ExxonMobil Seeks Open Automation Solutions

At the most recent ARC Industry Forum in Orlando, ExxonMobil announced that they are not satisfied with business as usual when it comes to industrial automation, and they are looking for something far superior to what is currently being offered.  On January 14, 2016, ExxonMobil announced that they had awarded a contract to Lockheed Martin to serve as the systems integrator in the early stage development of a next-generation open and secure automation system for process industries.  Lockheed Martin is tasked to seek out the architecture and tools needed for an “open, standards-based, secure and interoperable control system” that can be seamlessly integrated with existing facilities, as well as new and future systems.  ExxonMobil wants the hardware and software components to be commercially available and able to function in all current DCS markets.

Rather than simply replace their aging systems with the current state of the art, which is expensive, inflexible, and closed, ExxonMobil wants to leverage new, open, IoT, wireless, and cloud technologies to cut costs, enhance security, and reduce development time.

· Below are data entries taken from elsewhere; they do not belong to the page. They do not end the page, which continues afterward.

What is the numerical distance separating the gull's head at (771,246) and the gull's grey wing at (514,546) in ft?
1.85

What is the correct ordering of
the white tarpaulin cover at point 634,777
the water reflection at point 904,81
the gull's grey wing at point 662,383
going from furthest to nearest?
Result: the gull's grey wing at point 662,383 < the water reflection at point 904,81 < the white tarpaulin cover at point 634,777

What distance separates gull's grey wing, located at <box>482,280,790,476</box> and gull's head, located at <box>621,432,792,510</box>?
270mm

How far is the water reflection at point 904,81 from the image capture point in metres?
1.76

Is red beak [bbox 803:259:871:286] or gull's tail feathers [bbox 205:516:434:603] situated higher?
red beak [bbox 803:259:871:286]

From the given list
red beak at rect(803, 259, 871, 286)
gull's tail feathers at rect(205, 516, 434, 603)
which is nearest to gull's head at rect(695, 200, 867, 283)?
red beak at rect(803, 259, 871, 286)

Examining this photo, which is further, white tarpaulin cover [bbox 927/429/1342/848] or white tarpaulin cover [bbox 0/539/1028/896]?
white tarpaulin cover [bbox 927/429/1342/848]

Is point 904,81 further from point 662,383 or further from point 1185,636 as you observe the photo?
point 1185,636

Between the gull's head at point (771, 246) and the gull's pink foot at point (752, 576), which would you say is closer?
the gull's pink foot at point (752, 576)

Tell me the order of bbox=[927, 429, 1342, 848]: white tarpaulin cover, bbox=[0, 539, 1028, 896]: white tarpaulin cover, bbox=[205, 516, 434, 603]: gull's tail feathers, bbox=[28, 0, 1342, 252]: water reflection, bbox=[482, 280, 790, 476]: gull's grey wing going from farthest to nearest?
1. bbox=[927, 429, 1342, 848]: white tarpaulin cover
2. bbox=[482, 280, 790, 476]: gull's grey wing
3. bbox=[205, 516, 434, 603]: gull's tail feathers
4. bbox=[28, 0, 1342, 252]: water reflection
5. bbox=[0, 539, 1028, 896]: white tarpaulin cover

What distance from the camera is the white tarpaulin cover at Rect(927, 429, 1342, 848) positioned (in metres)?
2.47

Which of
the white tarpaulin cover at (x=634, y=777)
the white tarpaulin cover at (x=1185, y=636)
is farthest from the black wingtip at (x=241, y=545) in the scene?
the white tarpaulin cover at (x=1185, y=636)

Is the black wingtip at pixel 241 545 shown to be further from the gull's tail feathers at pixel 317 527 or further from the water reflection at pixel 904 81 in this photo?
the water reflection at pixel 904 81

As with other, adjacent areas of technology, they want to see a step-change improvements, not incremental or bolted-on changes to obsolete architectures.

Originally presented at Industry Day on January 26, 2016

Their vision for open automation is standards-based, secure, and interoperable, which will:

  1. Promote innovation & value creation
  2. Effortlessly integrate best-in-class components
  3. Afford access to leading-edge capability & performance
  4. Preserve the asset owner’s application software
  5. Significantly lower the cost of future replacement
  6. Employ an adaptive intrinsic security model

This vision reads like a list of Skkynet connectivity solutions features and benefits:

  1. SkkyHub, DataHub, and the ETK foster innovation and value creation by providing open-standards, real-time data connectivity for hardware and software from almost any vendor.
  2. These Skkynet tools allow users to integrate data from virtually any components.
  3. This kind of real-time data integration enables each component in turn to perform at its highest capacity.
  4. Any generation of equipment, from legacy to state-of-the-art, can be integrated.
  5. Connecting modules can be replaced, and the system itself gets continually updated.
  6. Connections from the DataHub or ETK to SkkyHub are secure by design.

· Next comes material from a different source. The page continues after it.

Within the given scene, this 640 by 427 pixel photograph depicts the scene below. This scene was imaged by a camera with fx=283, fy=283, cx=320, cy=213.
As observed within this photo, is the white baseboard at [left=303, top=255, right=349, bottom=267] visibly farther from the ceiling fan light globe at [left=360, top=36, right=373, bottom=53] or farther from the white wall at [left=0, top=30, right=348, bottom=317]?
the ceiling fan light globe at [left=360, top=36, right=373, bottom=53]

We are currently in communication with Lockheed Martin, and bringing these advantages to ExxonMobil’s attention. We share their vision, and offer tested, verified, working solutions.

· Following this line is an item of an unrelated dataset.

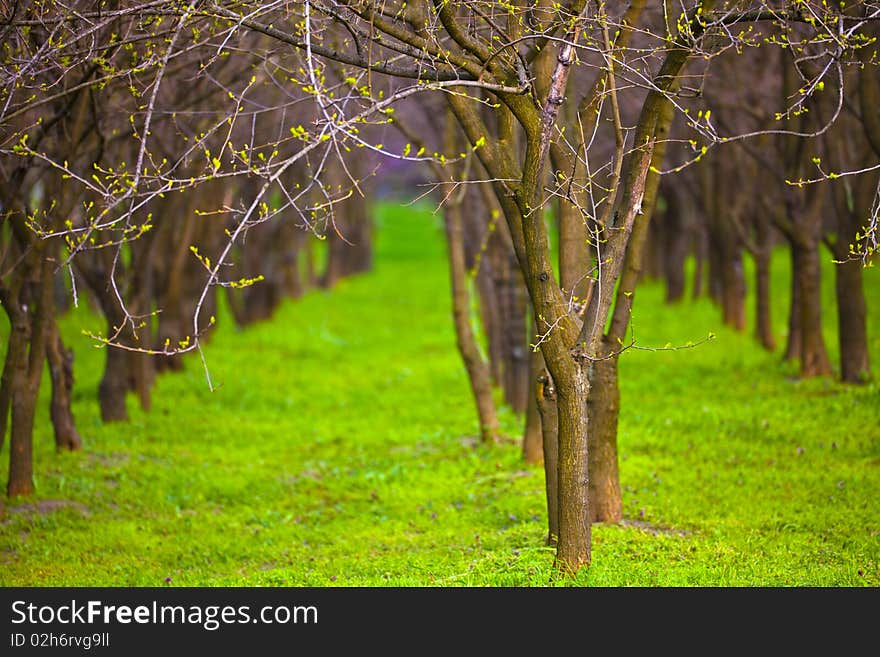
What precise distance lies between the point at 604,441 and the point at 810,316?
309 inches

Cutting Costs with the Industrial IoT

What is the ongoing attraction of the Industrial IoT?  Why does it get so much press these days?  Moving past the glitz and hype, beyond the desire to follow the “next big thing”, corporate executives from IBM to GE have recognized that there are solid benefits.  And many of these benefits boil down to this: cost savings.

“Leading thinkers have looked at cost savings available in terms of productivity, new business models and environmental benefits compared to the cost of implementing these systems and they’ve determined that this is the direction they want to go,” said Steve Jennis, Senior Vice President for Corporate Development at PrismTech in a speech at Smart Industry 2015 in Chicago last October.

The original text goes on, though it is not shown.